CONSIGNE.
Relevez toutes les lignes des enregistrements où figure le mot « bottom ».

DONNÉES.
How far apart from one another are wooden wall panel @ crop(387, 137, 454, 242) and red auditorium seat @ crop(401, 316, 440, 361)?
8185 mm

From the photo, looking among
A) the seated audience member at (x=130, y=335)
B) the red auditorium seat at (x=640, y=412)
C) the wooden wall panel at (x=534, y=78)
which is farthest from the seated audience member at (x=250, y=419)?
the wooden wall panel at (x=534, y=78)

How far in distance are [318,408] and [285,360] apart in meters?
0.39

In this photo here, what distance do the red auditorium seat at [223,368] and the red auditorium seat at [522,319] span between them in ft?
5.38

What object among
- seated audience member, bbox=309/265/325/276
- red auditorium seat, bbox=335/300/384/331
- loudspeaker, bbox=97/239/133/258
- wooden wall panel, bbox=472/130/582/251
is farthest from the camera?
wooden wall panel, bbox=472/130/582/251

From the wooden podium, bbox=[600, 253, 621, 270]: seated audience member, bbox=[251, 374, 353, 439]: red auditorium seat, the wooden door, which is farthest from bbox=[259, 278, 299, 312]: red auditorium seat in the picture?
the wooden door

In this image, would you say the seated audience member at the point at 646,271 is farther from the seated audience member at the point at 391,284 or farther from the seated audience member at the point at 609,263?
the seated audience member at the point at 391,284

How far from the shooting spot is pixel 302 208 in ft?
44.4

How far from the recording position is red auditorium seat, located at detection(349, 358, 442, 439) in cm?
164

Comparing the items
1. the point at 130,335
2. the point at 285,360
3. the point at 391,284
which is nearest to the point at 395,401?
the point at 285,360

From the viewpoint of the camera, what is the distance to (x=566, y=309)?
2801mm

---

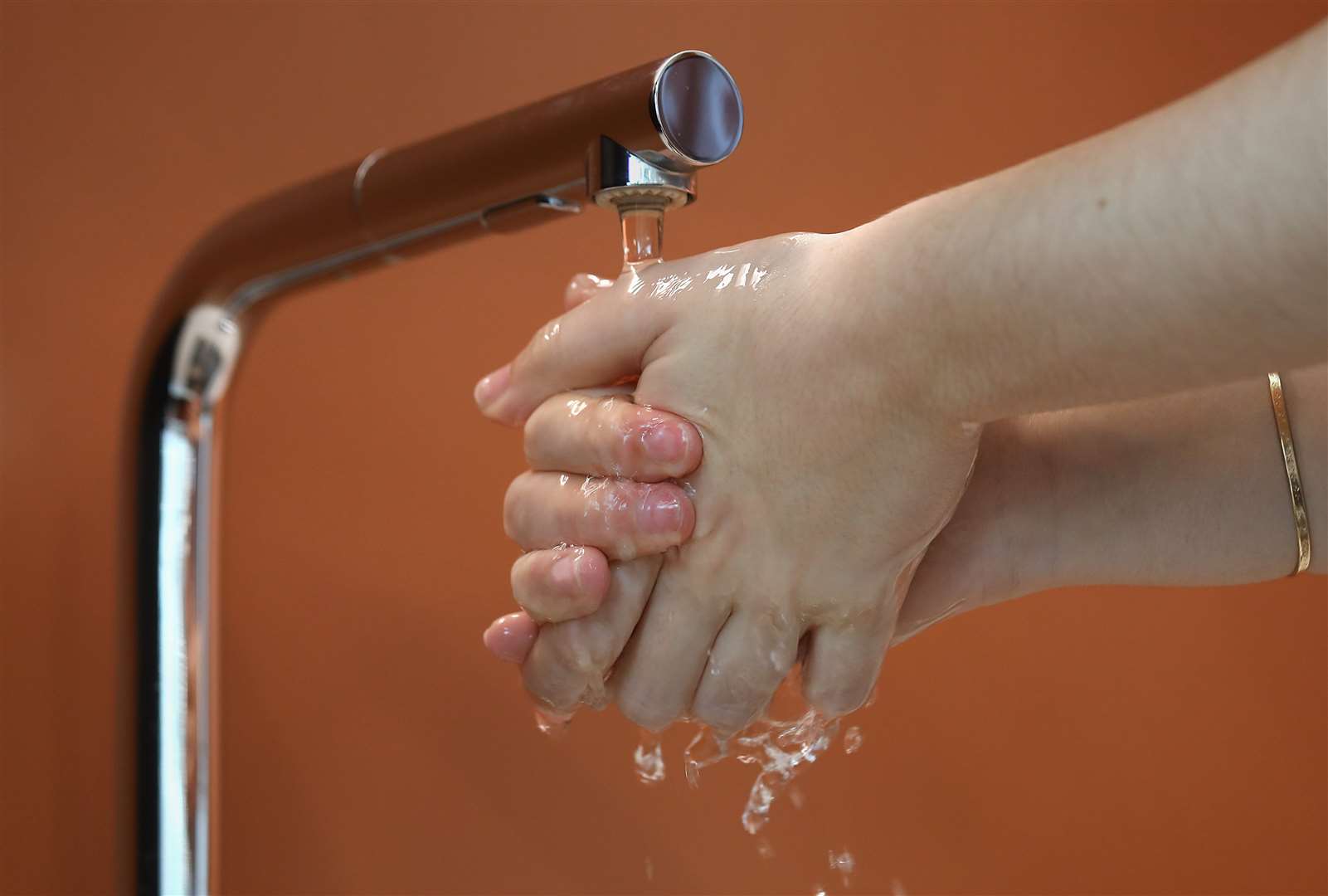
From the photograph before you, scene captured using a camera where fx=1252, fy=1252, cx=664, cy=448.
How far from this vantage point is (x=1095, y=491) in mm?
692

* * *

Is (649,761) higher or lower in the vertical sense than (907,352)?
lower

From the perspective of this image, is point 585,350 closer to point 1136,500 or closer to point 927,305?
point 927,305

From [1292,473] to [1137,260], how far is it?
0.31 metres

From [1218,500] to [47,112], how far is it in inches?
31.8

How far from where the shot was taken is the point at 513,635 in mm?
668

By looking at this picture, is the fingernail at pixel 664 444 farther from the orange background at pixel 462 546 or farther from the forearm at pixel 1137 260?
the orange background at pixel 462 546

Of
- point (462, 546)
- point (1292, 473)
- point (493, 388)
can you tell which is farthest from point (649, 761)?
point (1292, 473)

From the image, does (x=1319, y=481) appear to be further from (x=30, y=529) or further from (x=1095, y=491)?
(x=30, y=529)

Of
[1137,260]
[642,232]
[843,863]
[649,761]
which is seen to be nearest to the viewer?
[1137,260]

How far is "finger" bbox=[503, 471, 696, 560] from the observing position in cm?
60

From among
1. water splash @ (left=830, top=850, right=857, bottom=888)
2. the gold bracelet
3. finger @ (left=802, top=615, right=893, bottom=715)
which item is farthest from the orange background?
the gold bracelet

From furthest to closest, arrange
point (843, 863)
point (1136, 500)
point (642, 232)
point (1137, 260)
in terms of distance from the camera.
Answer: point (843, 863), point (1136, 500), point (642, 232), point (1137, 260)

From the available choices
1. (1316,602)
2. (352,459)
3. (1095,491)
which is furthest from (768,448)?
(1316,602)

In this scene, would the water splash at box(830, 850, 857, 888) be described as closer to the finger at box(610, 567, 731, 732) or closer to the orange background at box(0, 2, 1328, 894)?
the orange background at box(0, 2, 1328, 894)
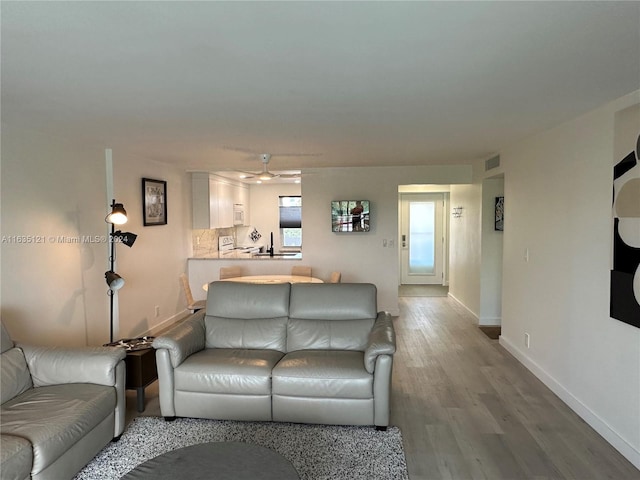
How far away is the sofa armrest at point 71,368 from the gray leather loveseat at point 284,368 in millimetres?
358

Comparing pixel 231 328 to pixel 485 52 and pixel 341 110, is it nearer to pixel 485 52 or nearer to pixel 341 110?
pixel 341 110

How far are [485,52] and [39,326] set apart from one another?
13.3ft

SOLUTION.
1. water splash @ (left=830, top=850, right=857, bottom=888)
3. finger @ (left=802, top=615, right=893, bottom=715)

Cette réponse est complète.